- EXERCISE -
Print them exactly: the lines from the beginning of the entries below through the line that contains "GeekOut Bristol Meet 140718 21", and only those, with the pictures left out.

- INPUT -
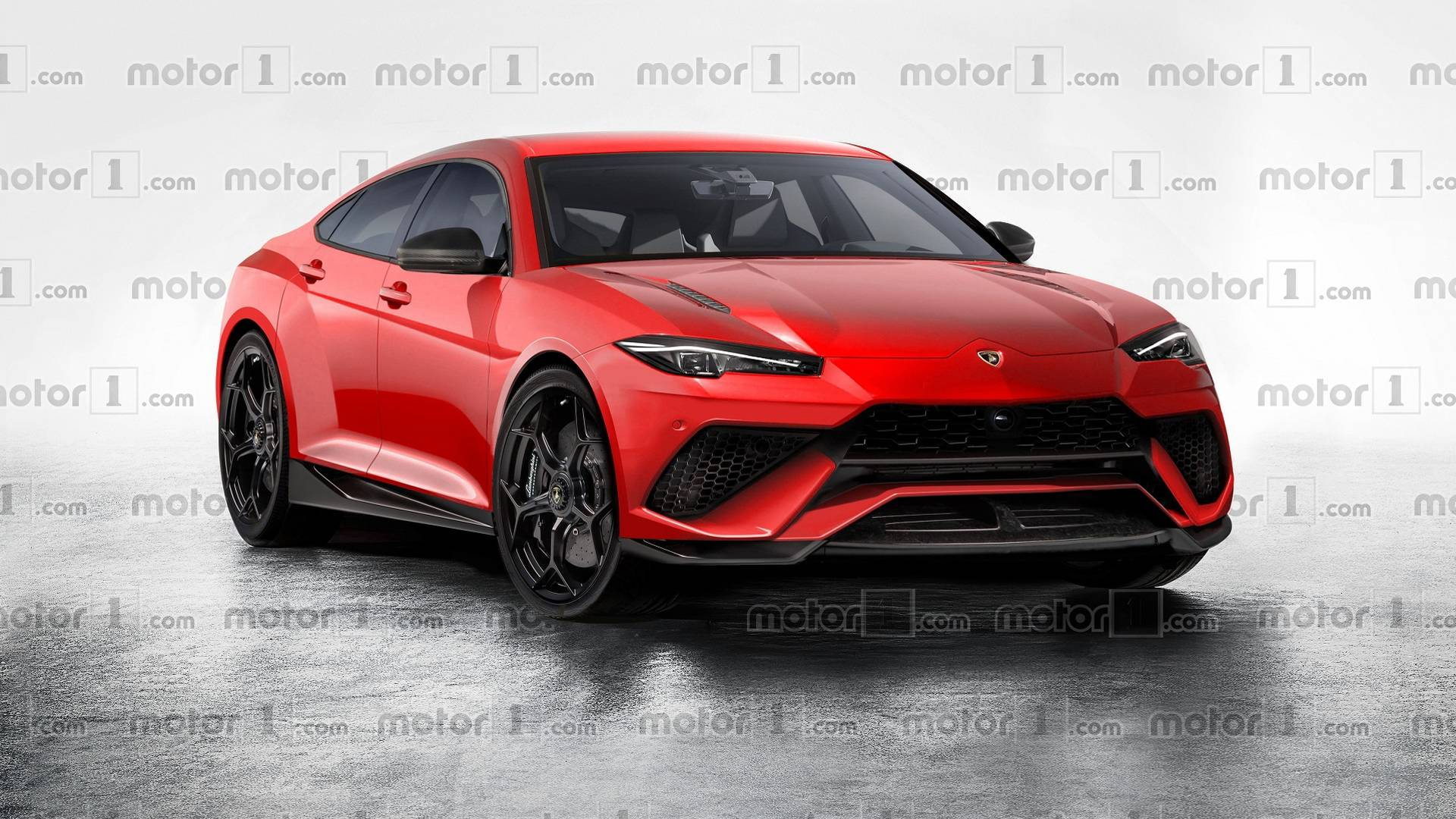 Lamborghini Four Door Sedan Imagined But Will It Happen
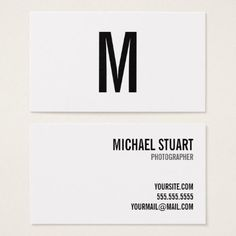 #white - #Professional Monogram Bold Text Black and White Business Card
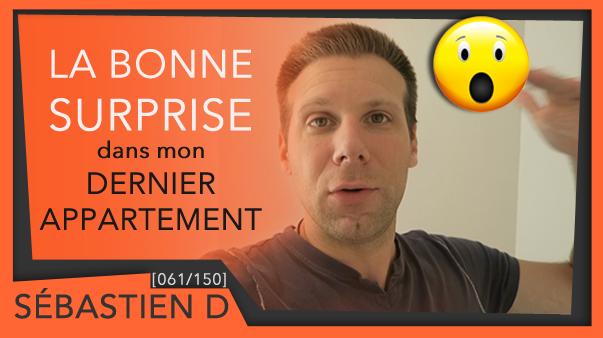 061-La-bonne-surprise-dans-mon-appartement Sébastien D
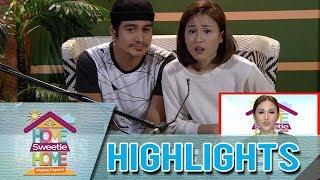 Toni Gonzaga talks to JP and Julie   HSH Walang Kapares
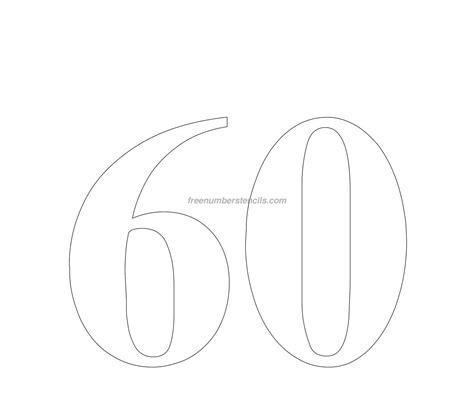 number stencil templates number 60 template images
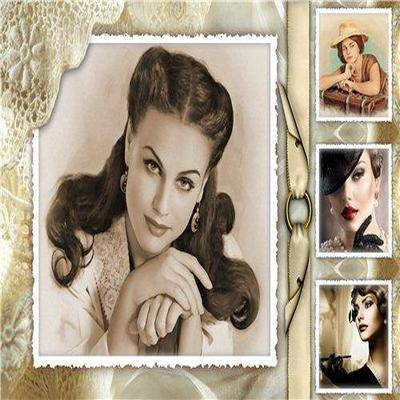 Retro frame Photoshop Collage psd file - photo frame psd in retro style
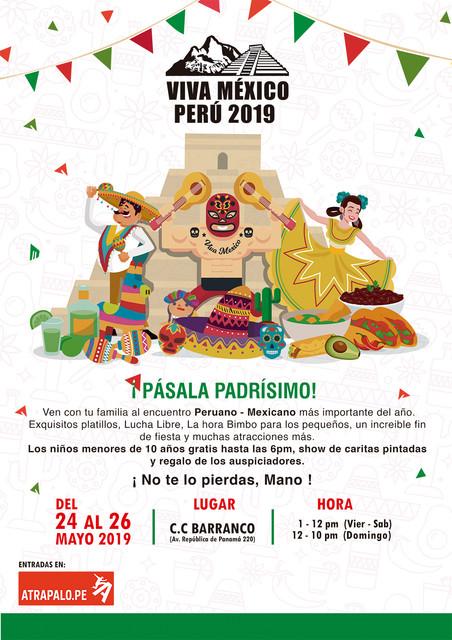 viva-mexico-afiche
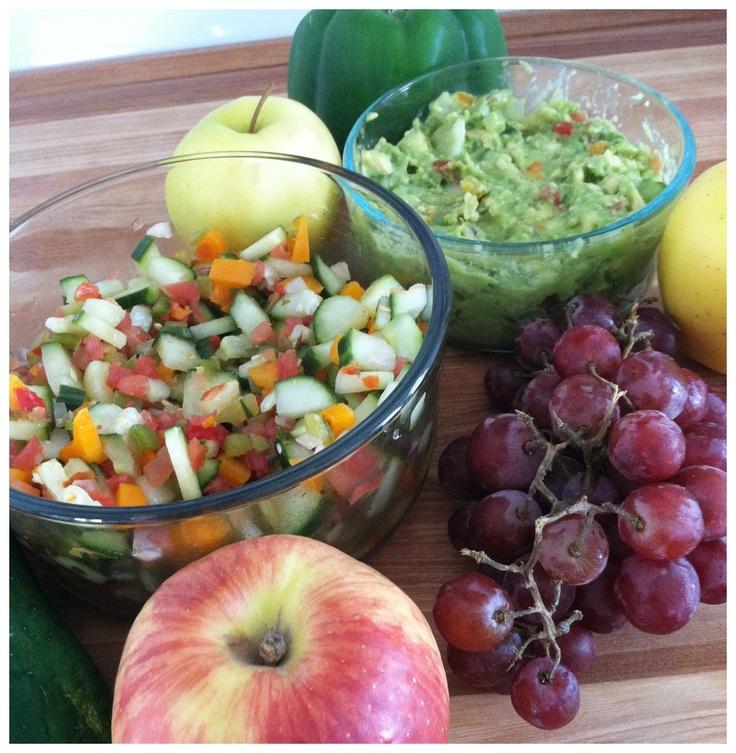 Salsa: chopped tomato, onion, orange bell pepper, jalapeño, cucumber ...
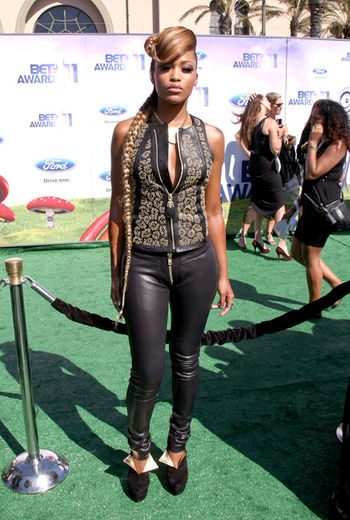 EVE at the BET awards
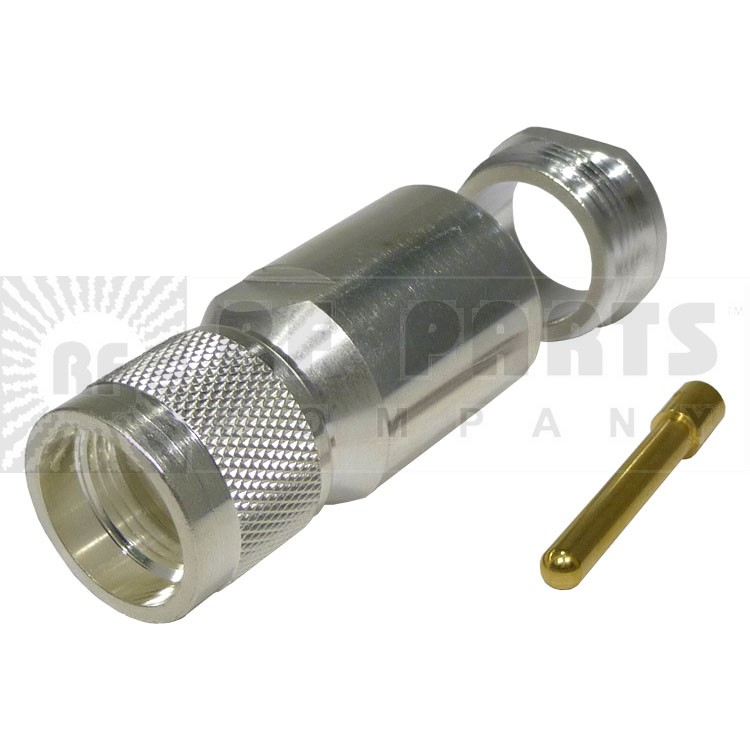 TC600UMC UHF Male Clamp Connector, (PL259) LMR600 knurled nut, Solder pin, Times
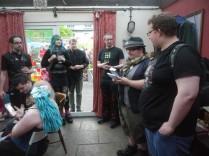 GeekOut Bristol Meet 140718 21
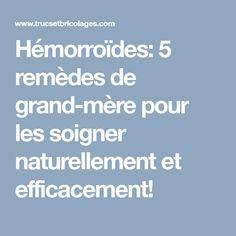 Hémorroïdes: 5 remèdes de grand-mère pour les soigner naturellement et efficacement!
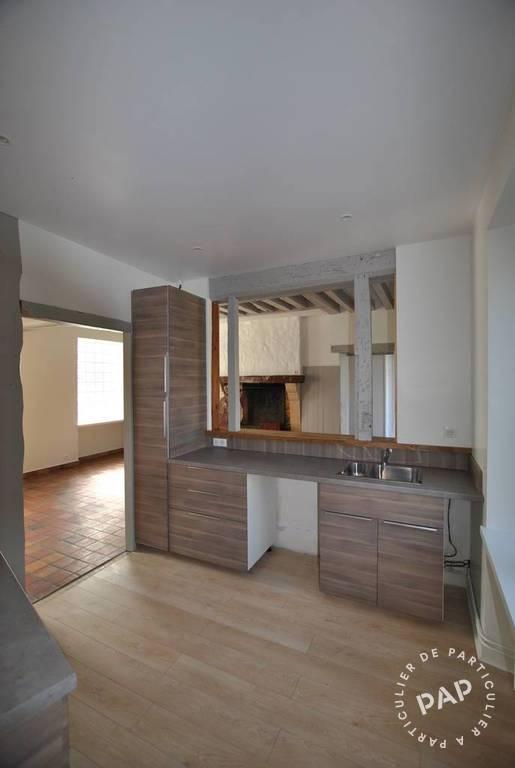 Location immobilier 1.090€ Bruyères-Sur-Oise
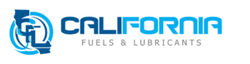 California Fuels & Lubricants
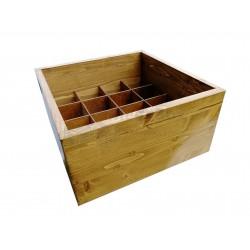 Ящик из массива сосны подарочный на 16 бутылок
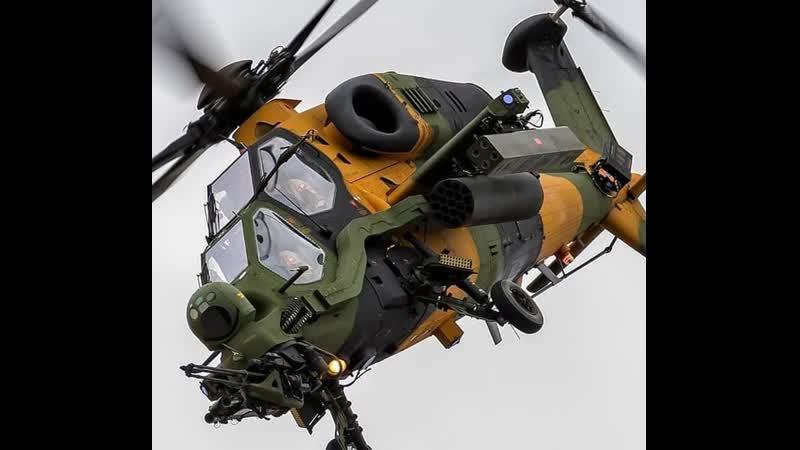 Военно-воздушные силы Азербайджана Ми-17-1 В.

- EXERCISE OUTPUT -
 Lamborghini Four Door Sedan Imagined But Will It Happen
 #white - #Professional Monogram Bold Text Black and White Business Card
 061-La-bonne-surprise-dans-mon-appartement Sébastien D
 Toni Gonzaga talks to JP and Julie   HSH Walang Kapares
 number stencil templates number 60 template images
 Retro frame Photoshop Collage psd file - photo frame psd in retro style
 viva-mexico-afiche
 Salsa: chopped tomato, onion, orange bell pepper, jalapeño, cucumber ...
 EVE at the BET awards
 TC600UMC UHF Male Clamp Connector, (PL259) LMR600 knurled nut, Solder pin, Times
 GeekOut Bristol Meet 140718 21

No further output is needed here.